• _Text under study_:
* * *

Next Generation Creative Europe

December 15, 2020, 3:40 pm

As negotiations are drawing to a close on all major EU multiannual programmes, interinstitutional talks between Parliament, Council and Commission stroke a deal on the future Creative Europe on Monday 14 December. 

For the next seven years, Creative Europe will have 2,2 billion euros, the biggest budget to date, as foreseen under the general agreement on the next EU’s long-term budget one month ago. After years of campaigning to #double4culture, this is undoubtedly a remarkable result for Europe’s cultural community. 

This is a raise of nearly 800 million euros in comparison to the current programme,” European Parliament CULT Committee Chair Sabine Verheyen said. “The split within the programme will be like in the past,” she explained, i.e., around one-third of the financial envelope supporting the CULTURE strand. 

The deal will now need to be formally voted by the European Parliament and the Council before entering into force on 1st January 2021. As soon as the legal basis is in place, the Commission will be able to publish the first calls, which are expected for the beginning of the year. 

The new Creative Europe will mainstream cross-cutting priorities of the Commission, such as gender equality and the Green Deal, and introduce – as already known – sectoral actions, from music to cultural heritage, from literature to architecture, while integrating i-Portunus, the first-ever EU fund dedicated to individual mobility for cultural professionals. One of the key objectives of the new programme will also be to promote access and participation of socially marginalized groups in the creative and cultural sectors, both as creators and as audiences.

* * *

• _Study material_:
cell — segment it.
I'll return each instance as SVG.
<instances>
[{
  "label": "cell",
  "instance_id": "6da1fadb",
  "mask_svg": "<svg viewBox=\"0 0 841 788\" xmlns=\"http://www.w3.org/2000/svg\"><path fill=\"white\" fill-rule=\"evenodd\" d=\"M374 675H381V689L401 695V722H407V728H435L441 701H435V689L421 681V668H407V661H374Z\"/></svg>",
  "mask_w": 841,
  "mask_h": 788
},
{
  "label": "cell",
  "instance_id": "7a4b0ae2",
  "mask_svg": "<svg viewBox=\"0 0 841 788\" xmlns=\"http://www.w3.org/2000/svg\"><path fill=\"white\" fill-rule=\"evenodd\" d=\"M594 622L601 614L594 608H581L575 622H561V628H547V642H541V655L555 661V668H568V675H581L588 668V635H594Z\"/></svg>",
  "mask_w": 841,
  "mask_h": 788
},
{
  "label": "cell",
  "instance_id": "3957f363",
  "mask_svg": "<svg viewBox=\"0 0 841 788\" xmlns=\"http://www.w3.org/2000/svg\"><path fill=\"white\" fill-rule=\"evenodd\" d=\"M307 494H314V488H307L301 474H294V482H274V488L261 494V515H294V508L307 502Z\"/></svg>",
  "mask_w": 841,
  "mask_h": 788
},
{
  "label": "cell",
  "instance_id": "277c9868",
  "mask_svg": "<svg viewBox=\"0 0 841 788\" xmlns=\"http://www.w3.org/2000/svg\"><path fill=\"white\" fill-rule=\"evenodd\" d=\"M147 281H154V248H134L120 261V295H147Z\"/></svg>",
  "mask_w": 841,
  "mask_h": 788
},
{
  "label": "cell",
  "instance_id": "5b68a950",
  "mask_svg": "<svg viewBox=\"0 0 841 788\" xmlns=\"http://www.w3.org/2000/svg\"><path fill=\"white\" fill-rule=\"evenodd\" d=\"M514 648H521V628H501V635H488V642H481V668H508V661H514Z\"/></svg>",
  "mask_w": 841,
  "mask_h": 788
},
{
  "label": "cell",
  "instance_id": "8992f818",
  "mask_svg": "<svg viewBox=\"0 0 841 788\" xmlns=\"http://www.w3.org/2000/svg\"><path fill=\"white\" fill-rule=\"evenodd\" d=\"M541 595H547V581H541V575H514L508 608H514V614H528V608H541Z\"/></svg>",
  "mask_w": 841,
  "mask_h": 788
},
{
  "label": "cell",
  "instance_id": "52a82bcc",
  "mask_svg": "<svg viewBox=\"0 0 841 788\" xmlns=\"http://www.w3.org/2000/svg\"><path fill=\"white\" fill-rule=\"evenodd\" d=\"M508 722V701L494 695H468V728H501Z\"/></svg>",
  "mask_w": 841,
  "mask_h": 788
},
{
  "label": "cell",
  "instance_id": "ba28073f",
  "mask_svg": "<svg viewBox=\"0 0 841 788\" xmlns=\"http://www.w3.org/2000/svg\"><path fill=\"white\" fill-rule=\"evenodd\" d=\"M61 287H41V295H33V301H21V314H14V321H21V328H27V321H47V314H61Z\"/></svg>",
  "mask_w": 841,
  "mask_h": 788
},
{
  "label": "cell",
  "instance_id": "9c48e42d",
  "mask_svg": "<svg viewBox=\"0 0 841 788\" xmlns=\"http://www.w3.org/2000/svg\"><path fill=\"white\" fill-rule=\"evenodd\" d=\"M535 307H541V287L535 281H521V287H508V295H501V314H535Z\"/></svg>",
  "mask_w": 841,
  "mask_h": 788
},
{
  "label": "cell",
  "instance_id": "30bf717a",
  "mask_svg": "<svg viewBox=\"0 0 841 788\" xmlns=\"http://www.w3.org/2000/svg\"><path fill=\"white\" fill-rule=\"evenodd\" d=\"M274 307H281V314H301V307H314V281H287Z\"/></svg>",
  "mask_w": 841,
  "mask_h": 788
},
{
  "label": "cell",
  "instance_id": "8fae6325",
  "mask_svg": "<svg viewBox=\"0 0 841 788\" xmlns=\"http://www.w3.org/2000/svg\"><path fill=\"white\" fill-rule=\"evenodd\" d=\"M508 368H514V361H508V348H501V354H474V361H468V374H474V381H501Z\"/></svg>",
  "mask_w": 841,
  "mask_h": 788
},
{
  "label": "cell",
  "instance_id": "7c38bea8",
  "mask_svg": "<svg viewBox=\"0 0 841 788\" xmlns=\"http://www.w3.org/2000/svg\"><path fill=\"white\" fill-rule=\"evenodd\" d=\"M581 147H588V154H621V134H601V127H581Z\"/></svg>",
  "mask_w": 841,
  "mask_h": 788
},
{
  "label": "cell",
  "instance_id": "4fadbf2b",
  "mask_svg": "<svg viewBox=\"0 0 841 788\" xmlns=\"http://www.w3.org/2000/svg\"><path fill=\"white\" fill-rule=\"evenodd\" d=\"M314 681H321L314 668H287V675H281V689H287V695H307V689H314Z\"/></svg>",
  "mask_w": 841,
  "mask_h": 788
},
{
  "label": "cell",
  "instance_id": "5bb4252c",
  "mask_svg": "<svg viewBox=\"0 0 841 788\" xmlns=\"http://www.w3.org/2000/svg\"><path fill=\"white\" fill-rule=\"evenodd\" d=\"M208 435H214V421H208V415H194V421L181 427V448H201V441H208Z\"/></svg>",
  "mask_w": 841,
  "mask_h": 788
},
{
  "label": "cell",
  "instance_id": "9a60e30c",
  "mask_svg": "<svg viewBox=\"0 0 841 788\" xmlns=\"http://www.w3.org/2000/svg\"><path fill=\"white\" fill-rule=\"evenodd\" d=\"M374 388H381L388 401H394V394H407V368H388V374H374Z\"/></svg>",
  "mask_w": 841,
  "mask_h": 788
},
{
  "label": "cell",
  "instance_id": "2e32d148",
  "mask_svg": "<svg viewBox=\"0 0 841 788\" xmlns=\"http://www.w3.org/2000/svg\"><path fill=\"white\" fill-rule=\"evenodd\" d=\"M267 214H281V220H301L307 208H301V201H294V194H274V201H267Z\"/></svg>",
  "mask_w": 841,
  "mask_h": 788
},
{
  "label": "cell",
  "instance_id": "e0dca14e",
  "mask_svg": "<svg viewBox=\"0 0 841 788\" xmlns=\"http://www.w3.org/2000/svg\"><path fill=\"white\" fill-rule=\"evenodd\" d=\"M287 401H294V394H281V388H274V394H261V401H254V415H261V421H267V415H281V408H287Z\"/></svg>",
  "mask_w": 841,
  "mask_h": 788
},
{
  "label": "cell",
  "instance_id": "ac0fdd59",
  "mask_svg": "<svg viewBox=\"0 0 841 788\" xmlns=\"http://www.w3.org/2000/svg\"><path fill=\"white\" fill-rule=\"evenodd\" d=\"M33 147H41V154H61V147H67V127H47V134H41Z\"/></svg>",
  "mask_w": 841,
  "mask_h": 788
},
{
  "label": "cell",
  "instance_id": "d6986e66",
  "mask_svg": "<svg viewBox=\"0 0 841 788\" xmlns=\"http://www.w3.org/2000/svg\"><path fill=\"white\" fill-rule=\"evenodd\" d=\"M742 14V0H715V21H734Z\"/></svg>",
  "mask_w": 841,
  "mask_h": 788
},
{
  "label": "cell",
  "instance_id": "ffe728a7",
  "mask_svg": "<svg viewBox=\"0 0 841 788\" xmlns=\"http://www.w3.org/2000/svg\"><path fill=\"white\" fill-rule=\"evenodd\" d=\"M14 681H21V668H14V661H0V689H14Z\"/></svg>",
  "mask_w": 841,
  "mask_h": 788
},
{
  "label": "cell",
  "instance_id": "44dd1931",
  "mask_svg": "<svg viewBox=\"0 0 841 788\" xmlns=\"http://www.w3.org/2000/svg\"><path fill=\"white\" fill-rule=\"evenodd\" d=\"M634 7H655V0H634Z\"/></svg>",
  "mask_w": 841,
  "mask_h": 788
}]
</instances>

* * *

• _Directions_:
Answer these questions about the Creative Europe article:
1. On what day did the talks strike a deal on the future Creative Europe?
2. On what date is the deal set to enter into force?
3. What is the name of the first-ever EU fund for individual mobility of cultural professionals that the new program will integrate?
The entries have nothing to do with the text.

• _Written answer_:
1. Monday 14 December
2. 1st January 2021
3. i-Portunus